New Rules on Employee Consent

Required Items. Employee consents are subject to a list of requirements, two of which are noteworthy. First, the employee must identify the specific basis of the refund claim. The revenue procedure provides a detailed example: “request for refund of the social security and Medicare taxes withheld with regard to excess transit benefits provided in 2014 due to a retroactive legislative change.” It is unclear how detailed the basis provided must be to satisfy this requirement. Second, the consent must contain the employee’s signature under a penalties of perjury statement. The penalties of perjury requirement will complicate efforts to obtain employee consents and written statements as employees are often reluctant to sign documents under threat of perjury even when they are certifying true statements. This is particularly true with regard to former employees.

In addition to the two requirements described above, an employee consent must:

  • contain the employee’s name, address, and taxpayer identification number (TIN);
  • contain the employer’s name, address, and employer identification number (EIN);
  • contain the tax period(s), type of tax (e.g., social security and Medicare taxes), and the amount of tax for which the employee consent is provided;
  • state that the employee authorizes the employer to claim a refund for the overpayment of the employee share; and
  • with regard to refund claims for employee tax overcollected in prior years, include the employee’s written statement certifying that the employee has not made previous claims (or that the claims were rejected) and will not make any future claims for refund of the overcollected amount.

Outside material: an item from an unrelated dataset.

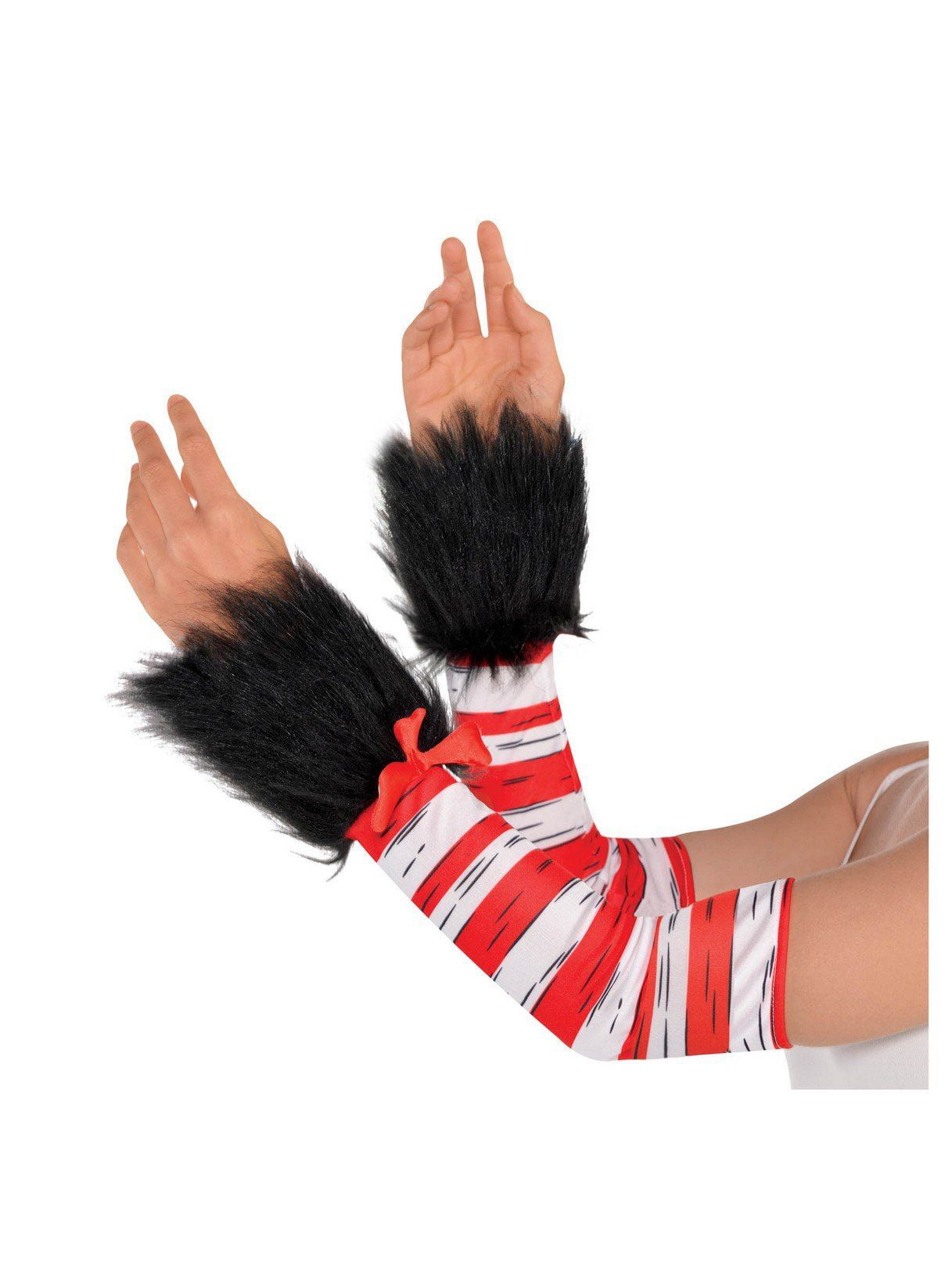 Cat in the Hat Arm Warmers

Use of TTIN. To address concerns regarding identity theft, the revenue procedure allows the use of a TTIN in place of the employee’s complete social security number (SSN) if the employer prepares the employee consent and prepopulates the TIN field with the TTIN. A TTIN may not be used, however, if the employer requests the SSN as the employee’s TIN or if the employee furnishes the TIN as part of the consent.

As a result of the new guidance, many employers will need to update their employee consent procedures to comply with the new rules, most of which are not specified in the Code or the implementing Treasury regulations. FICA tax overpayments frequently occur, and failure to obtain the proper employee consent, or failure to follow the procedures for requesting consent, can delay the employer’s refund claim. The new requirements apply to employee consents requested on or after June 5, 2017.